UGN-101 isn’t the only promising candidate in UroGen’s pipeline. Its UGN-102 hydrogel, which uses the same active drug as UGN-101, has competed a phase 2 trial for the treatment of low-grade non-muscle invasive bladder cancer (LG NMIBC). As with LG UTUC, there are no approved drugs for first-line treatment for LG NMIBC currently on the market. There are over 80,000 new cases of bladder cancer in the U.S. annually.

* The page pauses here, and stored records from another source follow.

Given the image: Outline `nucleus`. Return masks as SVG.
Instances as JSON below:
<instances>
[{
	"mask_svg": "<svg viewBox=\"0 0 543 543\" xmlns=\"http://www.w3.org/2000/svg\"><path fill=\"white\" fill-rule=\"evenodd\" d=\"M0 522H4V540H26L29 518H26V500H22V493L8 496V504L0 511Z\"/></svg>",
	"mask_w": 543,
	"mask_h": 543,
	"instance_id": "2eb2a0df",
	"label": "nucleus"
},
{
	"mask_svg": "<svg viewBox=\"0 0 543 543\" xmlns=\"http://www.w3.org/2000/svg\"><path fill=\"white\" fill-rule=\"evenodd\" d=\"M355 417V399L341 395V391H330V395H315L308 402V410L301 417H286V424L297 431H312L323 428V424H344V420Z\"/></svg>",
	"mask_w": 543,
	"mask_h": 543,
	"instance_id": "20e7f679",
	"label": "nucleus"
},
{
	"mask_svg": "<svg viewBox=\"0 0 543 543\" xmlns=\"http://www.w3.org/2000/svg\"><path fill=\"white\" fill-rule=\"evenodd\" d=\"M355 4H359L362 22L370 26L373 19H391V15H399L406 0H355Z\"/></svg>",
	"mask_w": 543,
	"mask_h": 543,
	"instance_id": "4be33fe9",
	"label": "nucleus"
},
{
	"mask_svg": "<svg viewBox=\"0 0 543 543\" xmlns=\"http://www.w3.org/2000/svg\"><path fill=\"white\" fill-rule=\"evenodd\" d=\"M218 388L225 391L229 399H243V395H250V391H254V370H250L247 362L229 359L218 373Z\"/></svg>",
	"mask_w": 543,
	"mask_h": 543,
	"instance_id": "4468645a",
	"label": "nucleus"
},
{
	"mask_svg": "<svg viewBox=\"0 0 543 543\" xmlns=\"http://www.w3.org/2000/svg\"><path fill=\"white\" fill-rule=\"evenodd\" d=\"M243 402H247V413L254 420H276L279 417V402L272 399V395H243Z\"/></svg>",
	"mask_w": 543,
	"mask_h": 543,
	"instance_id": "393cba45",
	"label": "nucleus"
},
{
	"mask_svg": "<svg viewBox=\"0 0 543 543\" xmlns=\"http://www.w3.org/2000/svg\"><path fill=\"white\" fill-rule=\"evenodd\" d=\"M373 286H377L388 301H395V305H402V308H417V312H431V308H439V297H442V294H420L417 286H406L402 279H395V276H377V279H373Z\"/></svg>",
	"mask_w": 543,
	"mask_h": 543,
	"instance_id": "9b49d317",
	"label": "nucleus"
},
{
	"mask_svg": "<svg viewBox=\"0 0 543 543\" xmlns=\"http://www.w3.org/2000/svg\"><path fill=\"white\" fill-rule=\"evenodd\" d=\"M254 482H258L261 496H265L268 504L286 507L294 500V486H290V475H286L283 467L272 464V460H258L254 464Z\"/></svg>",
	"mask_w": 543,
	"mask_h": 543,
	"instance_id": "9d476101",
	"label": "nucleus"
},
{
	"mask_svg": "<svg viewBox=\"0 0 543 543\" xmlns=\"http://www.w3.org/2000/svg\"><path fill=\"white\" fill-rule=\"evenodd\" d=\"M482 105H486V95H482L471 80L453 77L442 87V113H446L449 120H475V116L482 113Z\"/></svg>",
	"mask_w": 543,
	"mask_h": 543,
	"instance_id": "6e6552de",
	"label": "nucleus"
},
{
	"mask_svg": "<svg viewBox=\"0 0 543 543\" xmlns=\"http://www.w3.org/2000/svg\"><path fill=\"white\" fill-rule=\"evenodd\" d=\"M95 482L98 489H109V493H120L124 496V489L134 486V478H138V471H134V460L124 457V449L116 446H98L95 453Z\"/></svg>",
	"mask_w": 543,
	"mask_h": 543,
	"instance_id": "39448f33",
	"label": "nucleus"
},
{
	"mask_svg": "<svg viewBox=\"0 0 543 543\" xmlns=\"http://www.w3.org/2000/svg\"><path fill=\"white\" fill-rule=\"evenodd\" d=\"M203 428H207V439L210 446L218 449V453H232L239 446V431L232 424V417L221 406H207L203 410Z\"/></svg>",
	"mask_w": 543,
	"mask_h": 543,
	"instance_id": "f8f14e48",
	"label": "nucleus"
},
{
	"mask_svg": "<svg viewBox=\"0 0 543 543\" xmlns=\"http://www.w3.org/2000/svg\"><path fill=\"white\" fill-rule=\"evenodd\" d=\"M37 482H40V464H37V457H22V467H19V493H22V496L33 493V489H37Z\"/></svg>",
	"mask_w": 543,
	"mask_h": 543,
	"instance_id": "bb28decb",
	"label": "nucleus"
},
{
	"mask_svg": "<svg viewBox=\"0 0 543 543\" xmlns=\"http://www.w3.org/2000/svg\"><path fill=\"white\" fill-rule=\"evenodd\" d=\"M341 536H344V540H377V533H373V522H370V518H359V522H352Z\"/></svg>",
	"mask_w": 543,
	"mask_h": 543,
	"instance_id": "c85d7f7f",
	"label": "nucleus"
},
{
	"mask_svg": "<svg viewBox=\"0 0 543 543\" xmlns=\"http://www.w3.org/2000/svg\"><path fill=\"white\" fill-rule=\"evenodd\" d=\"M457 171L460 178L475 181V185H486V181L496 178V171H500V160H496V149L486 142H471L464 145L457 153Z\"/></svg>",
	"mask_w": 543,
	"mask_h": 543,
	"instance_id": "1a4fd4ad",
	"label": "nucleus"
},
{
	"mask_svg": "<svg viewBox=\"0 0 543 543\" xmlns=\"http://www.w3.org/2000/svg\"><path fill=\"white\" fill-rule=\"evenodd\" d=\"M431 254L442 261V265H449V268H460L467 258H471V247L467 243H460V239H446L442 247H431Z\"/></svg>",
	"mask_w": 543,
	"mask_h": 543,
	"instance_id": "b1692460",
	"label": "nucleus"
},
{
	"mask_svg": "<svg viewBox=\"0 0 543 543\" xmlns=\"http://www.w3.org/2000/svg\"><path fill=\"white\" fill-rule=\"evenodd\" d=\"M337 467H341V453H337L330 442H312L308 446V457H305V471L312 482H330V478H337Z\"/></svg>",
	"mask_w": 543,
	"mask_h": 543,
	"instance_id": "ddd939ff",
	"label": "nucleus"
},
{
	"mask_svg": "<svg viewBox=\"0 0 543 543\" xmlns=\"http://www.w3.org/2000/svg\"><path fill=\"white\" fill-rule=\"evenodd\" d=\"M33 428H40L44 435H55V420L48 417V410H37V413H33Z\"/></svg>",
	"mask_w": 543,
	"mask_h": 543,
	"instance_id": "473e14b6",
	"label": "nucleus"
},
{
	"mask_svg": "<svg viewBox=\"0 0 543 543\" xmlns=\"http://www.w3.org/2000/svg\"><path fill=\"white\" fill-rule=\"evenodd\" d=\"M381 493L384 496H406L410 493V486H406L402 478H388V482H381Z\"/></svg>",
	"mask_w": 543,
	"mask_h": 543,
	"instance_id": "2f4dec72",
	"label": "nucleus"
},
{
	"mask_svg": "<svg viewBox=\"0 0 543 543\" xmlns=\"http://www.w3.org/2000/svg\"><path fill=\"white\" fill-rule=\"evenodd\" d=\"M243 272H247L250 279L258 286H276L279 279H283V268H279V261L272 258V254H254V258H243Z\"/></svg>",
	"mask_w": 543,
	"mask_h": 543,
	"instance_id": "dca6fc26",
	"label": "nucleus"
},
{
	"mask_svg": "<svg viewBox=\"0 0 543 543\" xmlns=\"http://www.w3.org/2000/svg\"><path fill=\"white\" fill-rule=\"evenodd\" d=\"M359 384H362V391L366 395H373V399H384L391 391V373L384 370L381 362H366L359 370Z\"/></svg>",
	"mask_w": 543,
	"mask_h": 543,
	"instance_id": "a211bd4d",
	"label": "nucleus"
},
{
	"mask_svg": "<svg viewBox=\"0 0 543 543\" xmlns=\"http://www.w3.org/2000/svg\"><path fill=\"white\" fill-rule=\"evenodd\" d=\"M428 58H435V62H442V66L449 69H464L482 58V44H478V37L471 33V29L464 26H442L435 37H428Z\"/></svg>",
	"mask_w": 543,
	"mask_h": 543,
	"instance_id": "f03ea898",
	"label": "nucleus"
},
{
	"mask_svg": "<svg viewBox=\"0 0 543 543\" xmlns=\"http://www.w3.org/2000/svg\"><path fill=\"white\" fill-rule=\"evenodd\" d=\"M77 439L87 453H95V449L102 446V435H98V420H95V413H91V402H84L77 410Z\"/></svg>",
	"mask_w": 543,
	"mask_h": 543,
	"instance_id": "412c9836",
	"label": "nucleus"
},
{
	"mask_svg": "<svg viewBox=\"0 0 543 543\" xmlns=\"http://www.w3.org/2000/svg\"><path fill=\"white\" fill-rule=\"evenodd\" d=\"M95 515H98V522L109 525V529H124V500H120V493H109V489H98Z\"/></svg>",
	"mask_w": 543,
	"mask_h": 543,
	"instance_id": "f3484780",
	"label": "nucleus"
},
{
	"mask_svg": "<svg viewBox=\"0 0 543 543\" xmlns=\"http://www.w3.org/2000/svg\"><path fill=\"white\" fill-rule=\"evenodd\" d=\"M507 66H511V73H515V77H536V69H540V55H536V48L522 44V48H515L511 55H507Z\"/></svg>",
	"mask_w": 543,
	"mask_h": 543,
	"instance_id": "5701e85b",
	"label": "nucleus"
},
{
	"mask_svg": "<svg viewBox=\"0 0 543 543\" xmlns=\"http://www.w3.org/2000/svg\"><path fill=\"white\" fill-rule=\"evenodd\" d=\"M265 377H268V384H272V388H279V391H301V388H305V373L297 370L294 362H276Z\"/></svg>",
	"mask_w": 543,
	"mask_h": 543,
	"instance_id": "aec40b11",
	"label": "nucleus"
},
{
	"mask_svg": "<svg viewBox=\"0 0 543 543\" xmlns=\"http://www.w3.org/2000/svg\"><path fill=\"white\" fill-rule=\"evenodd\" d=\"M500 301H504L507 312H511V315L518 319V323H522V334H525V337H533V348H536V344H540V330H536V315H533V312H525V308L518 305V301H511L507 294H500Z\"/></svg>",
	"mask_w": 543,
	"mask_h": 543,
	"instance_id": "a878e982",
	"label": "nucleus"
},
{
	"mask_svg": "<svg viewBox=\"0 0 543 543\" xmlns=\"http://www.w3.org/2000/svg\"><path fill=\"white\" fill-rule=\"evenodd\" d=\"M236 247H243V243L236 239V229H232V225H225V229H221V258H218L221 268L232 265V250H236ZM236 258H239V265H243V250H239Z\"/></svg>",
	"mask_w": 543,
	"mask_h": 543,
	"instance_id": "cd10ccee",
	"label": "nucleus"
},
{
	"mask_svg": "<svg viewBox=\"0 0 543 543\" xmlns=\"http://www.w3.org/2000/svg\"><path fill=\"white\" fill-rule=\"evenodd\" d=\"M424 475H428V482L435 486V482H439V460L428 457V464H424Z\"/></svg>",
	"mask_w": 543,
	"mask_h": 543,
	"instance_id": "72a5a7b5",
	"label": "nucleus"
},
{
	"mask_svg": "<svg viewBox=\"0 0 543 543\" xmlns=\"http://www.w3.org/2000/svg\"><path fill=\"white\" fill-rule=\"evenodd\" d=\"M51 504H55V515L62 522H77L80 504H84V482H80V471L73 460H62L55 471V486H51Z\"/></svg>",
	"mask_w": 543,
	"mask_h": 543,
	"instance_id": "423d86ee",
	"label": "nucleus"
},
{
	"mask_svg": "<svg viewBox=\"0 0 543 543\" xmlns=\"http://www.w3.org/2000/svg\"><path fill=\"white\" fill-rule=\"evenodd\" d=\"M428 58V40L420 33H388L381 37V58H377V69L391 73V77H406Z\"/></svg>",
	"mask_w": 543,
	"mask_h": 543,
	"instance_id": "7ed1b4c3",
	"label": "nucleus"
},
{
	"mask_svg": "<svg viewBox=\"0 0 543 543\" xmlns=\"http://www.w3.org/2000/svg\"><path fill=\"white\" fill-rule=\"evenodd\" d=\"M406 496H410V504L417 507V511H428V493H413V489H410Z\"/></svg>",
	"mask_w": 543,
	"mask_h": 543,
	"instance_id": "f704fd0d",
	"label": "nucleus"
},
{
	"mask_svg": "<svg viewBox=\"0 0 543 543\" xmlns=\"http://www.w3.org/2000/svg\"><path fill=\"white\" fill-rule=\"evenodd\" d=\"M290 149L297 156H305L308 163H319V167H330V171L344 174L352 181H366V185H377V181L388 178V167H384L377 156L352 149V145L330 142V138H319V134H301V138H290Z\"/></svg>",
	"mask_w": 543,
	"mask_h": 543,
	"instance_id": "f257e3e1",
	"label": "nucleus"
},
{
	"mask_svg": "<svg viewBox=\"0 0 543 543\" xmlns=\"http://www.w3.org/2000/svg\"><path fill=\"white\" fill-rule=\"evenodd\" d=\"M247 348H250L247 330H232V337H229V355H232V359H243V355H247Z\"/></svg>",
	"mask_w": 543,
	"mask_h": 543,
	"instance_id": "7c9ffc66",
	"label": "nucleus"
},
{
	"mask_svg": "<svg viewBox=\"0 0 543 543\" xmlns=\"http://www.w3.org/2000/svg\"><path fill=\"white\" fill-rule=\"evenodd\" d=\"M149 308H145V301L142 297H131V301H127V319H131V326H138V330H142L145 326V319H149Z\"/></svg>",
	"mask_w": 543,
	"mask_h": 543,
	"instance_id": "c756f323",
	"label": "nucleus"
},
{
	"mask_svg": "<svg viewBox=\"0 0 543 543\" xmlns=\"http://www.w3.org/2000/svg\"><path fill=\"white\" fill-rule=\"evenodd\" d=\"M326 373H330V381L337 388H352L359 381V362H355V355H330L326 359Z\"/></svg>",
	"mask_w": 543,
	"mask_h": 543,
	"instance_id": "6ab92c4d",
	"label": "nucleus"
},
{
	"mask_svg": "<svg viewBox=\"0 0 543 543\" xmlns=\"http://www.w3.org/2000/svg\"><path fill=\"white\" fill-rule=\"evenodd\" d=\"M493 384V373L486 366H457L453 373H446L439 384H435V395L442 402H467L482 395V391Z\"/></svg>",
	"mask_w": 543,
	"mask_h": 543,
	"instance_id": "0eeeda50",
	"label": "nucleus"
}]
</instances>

Phase 2 data are also expected later this year for BotuGel, which is a combination of UroGen’s RTGel technology and Allergan’s (NYSE: AGN) botox being evaluated for the treatment of overactive bladder. Allergan holds the exclusive rights to the treatment, however, UroGen is eligible to earn milestone payments and royalties and BotuGel could be an important proving ground for the RTGel technology platform which could help the company attract other big partners.
The business is also flush with cash, ending 2018 with $101 million in cash and cash equivalents to which it raised an additional $162 million in net proceeds from a share offering back in January. Management believes that sum is enough to fund operations for “anticipated activities,” including the launch of UGN-101, for 36 months.
There are currently six Buy ratings for the stock and analysts’ average price target for URGN is $68.40, suggesting possible upside of 87% over the next twelve months.